I was with a group of friends recently in a coffee shop and two of them got into heated debate over potholes. (Yes, potholes.) Each offended the other in an effort to prove who was most informed and most powerful.
This is getting pretty common. Friends are offended over a word spoken in error, drivers are offended when another driver goes too slow or too fast, shootings occur because a person felt disrespected, and politics: Don't get me started on politics, which we allow to divide friends and families to the extent that TV hosts give advice on how to "survive" holidays with relatives who have different political opinions.
Let's face it, It is not a question of whether you will be given the opportunity to be offended but rather, what will be your response when that time comes.
Proverbs 19:11 says "A person's wisdom yields patience, it is to one's glory to overlook an offense." Jesus was under attack from critics constantly. In 1st Peter, scripture says "they hurled insults" at Him," but "He trusted himself to the One who judges justly."

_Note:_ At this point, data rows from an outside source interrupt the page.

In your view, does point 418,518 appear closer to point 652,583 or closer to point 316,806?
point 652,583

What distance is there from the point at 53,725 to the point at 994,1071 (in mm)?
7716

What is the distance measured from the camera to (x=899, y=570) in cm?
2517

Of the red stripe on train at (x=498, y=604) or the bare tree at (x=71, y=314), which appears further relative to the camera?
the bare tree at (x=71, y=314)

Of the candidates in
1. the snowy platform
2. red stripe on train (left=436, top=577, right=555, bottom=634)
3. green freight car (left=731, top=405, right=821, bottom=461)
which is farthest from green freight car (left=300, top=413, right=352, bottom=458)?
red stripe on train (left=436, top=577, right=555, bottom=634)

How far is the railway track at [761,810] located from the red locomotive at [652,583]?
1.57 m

Interestingly, the word "offense" comes from the Greek, meaning "bait." Specifically, the bait that was used to lure animals into a trap. Basically, when we take offense, we are taking the bait and we too are lured into a trap.
There will always be those who disagree and always lots of opportunities to be offended. But I find that if I can just keep in mind that everyone comes from a different place, and that I too can trust myself to the One who judges justly, then I can drop it and let it go—at least most the time.

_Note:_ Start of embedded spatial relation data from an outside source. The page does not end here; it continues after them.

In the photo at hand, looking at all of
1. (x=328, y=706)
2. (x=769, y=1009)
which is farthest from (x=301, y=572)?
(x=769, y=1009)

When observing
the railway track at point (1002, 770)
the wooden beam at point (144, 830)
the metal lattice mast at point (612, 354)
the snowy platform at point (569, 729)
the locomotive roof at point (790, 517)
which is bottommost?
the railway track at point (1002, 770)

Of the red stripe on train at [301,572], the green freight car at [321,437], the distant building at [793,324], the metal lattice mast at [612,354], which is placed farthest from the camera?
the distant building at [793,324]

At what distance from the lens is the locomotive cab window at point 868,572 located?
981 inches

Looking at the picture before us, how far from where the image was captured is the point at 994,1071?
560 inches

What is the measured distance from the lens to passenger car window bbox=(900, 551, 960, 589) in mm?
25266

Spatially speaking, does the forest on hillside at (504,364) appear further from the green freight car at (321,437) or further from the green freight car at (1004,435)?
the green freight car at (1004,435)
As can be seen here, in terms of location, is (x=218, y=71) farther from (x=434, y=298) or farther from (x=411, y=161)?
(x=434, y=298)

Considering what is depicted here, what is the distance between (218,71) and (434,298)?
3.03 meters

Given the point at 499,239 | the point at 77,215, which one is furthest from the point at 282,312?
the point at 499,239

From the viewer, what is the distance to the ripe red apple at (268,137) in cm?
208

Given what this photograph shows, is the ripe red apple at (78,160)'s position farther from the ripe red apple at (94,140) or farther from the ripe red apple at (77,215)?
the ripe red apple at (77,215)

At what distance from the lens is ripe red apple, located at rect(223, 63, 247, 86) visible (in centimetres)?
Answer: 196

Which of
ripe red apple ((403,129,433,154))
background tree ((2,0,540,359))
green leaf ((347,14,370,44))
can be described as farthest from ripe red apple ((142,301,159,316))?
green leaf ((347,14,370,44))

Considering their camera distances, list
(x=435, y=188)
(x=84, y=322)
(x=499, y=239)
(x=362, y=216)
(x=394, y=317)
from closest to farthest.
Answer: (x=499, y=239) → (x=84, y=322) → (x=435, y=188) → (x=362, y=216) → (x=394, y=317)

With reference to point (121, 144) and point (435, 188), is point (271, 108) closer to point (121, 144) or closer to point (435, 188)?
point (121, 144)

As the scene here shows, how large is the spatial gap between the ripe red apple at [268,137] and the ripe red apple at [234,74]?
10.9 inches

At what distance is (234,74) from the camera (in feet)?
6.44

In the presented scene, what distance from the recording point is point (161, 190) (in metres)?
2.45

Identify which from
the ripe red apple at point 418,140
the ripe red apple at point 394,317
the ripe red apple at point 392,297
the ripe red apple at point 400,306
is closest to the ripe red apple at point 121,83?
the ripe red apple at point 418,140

We all might embrace the method used by the embattled Dutch philosopher Rene Descartes, who said, "Whenever anyone has offended me, I try to raise my soul so high that the offense cannot reach it."
OK. Our souls might not be quite that high, but we at UNITE INDY are working every day to bring hope to people who need hope. Even in this kind of work there is opportunity to take offense when there is a lack of interest in the difficulties many people face in our city. But rather than take offense, we find there is an opportunity to change a heart. And, if we cannot change a heart we move on to do what needs to be done.
Nothing will keep us from that goal.